We all have seen them. Some of them are full screen pop-ups, some of them fade-in from all directions of the screen and some are ads. They are frustrating, almost always not requested by the user and are basically attention seeking. Here’s what the inventor of pop-up ads has to say, according to Wikipedia:

Ethan Zuckerman claims he wrote the code to launch advertisements in separate windows as a response to complaints of displaced banner ads. He didn’t invent the pop-up window. Zuckerman later apologized for the unforeseen nuisance pop-up ads had evolved into.

Not all of them ads. Not all of them are intrusive and in the face. Some of them have good intent and others are for legal purposes, such as the cookies notification. For example, I have recently come across a challenge at work to come up with a solution to get more feedback on our documentation website so that the authoring team can improve the documentation and better serve the users. Bringing a full screen pop-up to ask for feedback is definitely not the answer — the user is there on a knowledge base website to troubleshoot a problem in your product, not to give you feedback on how you are doing (if the documentation is completely useless, sure).

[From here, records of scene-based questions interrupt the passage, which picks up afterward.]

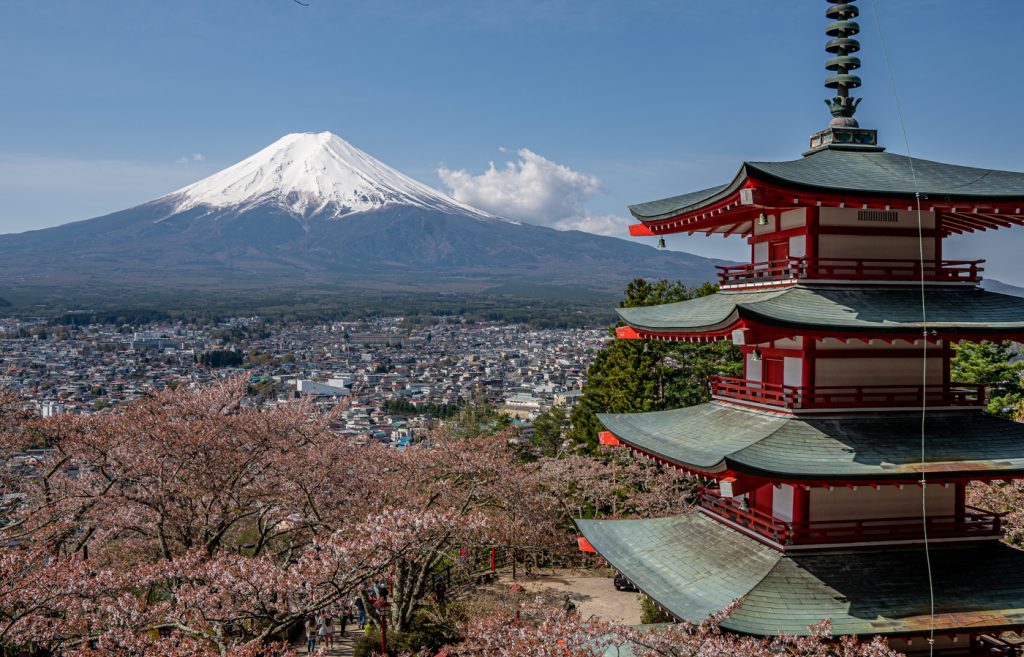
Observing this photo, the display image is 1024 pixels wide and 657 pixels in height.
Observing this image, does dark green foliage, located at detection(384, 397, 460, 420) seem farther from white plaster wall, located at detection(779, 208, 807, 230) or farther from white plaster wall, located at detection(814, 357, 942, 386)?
white plaster wall, located at detection(814, 357, 942, 386)

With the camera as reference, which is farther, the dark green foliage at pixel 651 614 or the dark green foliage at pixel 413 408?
the dark green foliage at pixel 413 408

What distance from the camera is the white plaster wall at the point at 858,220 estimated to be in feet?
34.8

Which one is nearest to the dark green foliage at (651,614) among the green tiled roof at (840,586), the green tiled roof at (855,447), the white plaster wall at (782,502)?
the green tiled roof at (840,586)

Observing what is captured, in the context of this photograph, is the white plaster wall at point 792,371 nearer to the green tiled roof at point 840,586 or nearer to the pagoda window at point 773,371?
the pagoda window at point 773,371

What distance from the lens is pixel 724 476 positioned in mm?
9430

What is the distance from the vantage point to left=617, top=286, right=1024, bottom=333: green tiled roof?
31.3 ft

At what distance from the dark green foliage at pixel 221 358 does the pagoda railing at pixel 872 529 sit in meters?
92.2

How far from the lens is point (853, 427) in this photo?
10.1 metres

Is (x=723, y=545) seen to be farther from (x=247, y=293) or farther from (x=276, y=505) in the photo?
(x=247, y=293)

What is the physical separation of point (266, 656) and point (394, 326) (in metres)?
154

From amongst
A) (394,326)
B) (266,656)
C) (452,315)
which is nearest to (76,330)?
(394,326)

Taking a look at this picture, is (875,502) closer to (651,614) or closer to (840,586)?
(840,586)

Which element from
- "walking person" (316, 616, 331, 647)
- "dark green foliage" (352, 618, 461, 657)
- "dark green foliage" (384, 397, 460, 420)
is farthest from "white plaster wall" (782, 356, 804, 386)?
"dark green foliage" (384, 397, 460, 420)

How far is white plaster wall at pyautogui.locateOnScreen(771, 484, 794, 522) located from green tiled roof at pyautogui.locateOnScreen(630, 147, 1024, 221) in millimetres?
4120
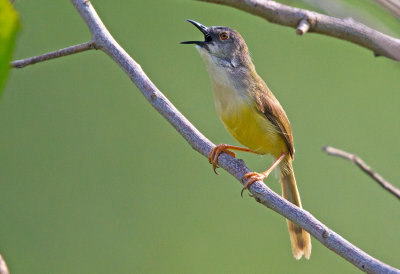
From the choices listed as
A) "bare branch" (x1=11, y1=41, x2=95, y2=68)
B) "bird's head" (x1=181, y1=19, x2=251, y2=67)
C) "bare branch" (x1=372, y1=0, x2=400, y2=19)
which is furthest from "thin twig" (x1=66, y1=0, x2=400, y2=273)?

But anyways, I am here to show some interesting examples that I saw recently:

  1. Trickery
idownloadblog.com

Deception is the word. The designer here is mimicking the pop-up windows that appear in MacOS. There are so many of them that come up in various scenarios in the OS that we just Allow because of the trust we have in Apple. Tricking users is into clicking “Allow” perhaps is not the answer.

2. Humor

Bottom-right popup on WaitButWhy.com

The creator here is trying to bring some humor to this irritating experience and being transparent about how they are going to use a user’s email address. Is being transparent enough to get a sign-up?

3. Confession

Sorry. Forgot the source :(

They agree that popups are horrible but give one anyway.

4. What about Honesty?

Sorry. Forgot the source :(

5. Or Transparency?

Cookies notification on one of the Google’s websites, I think for GDPR

Irrespective of what kind of pop-ups we see on the internet, we have developed an interesting behavior — Close them. We search for the close button as soon as we see them. We don’t want to read them. That’s probably because of the over usage and abuse of pop-ups. Having them in some corner of a website is not the answer always, as they are ignored too.

What are some ways of asking something without being intrusive?